For me, one of the most powerful memories from that trip was joining a Palestinian family for Friday night dinner. We talked about politics and our hopes for a peaceful future. Five thousand miles from home, I heard stories that night that I had never had the opportunity to hear before.


Each day of the trip, and each day of our seminar in Sayles Hall, I was exposed to different viewpoints. Though we each had our own opinions coming into the course — our own independent truths — sharing these ideas with one another, we formed a collective narrative. We weren’t resolving the conflict, but talking together, we were creating a new understanding.

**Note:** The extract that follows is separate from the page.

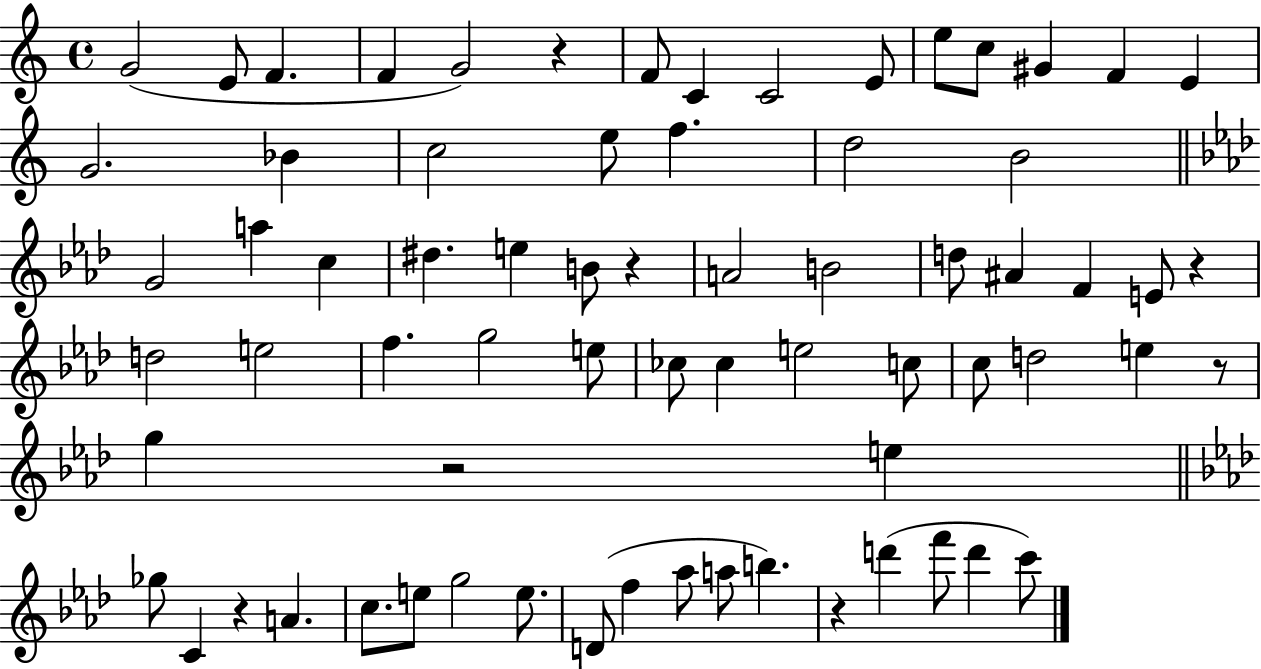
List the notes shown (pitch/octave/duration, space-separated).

G4/h E4/e F4/q. F4/q G4/h R/q F4/e C4/q C4/h E4/e E5/e C5/e G#4/q F4/q E4/q G4/h. Bb4/q C5/h E5/e F5/q. D5/h B4/h G4/h A5/q C5/q D#5/q. E5/q B4/e R/q A4/h B4/h D5/e A#4/q F4/q E4/e R/q D5/h E5/h F5/q. G5/h E5/e CES5/e CES5/q E5/h C5/e C5/e D5/h E5/q R/e G5/q R/h E5/q Gb5/e C4/q R/q A4/q. C5/e. E5/e G5/h E5/e. D4/e F5/q Ab5/e A5/e B5/q. R/q D6/q F6/e D6/q C6/e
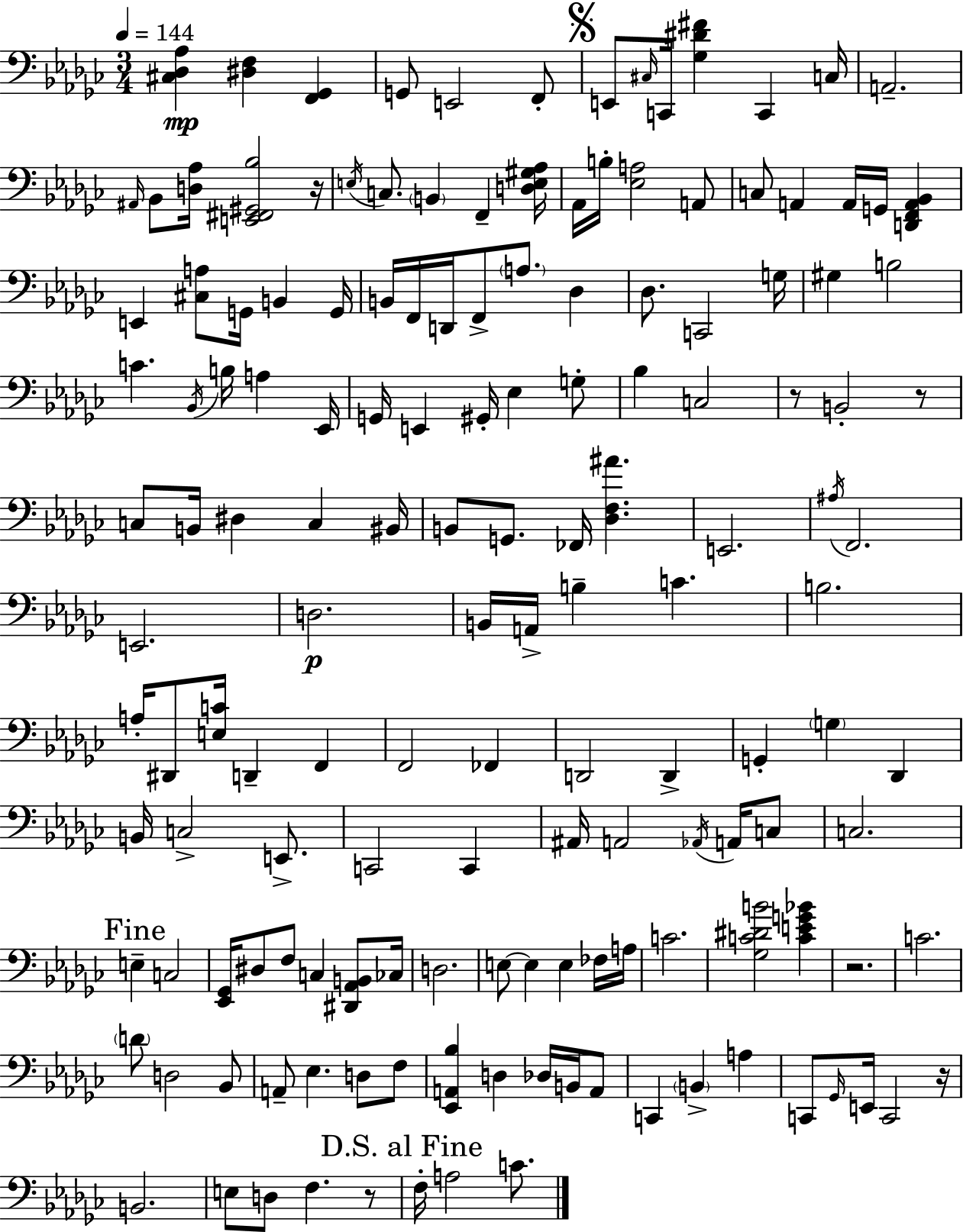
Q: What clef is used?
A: bass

Over the past eight semesters at Brown, this same experience has repeated itself again and again. Despite different perspectives and alternative understandings, my greatest moments on College Hill have always been in the company of others. Admittedly, though I have forgotten much of its substance, this shared sense of learning recalls a particular passage from our class’ First Readings book from the summer before coming to Brown: “Sons of Providence: The Brown Brothers, the Slave Trade and the American Revolution” by Charles Rappleye.


Unable to resolve their disputes, Moses Brown, an ardent abolitionist, and his brother John, a staunch slave trader, turned to a series of letters to express their disagreements. Instead of ignoring each other’s independent ways, they engaged with one another in discourse. And though each remained largely unconvinced by the other, it was in this conversation that John and Moses Brown created a shared legacy. Together, they inspired an academic institution founded on the same spirit of collective inquiry as their own.


As graduation approaches, it is easy to stop and search for meaning in the semesters that have passed. Now, on my way toward the Van Wickle Gates, I can finally appreciate those last words, handed down to me by an alumni attorney in an admission interview, now four autumns ago. Looking back on my time at Brown, it won’t matter that I spent nights alone researching in the Rockefeller Library, or that I played solos for hours in private practice rooms. Years from now, I won’t remember the individual moments but the times we all came together, when we created music from our melodies and understandings from our independent ideas.


These are the moments I will share in the future, perhaps to a prospective student, anxiously adjusting his tie before an interview. “Independence is not a warning but an experience to embrace,” I will say. “It is the self-guided spirit that ties Brown together.”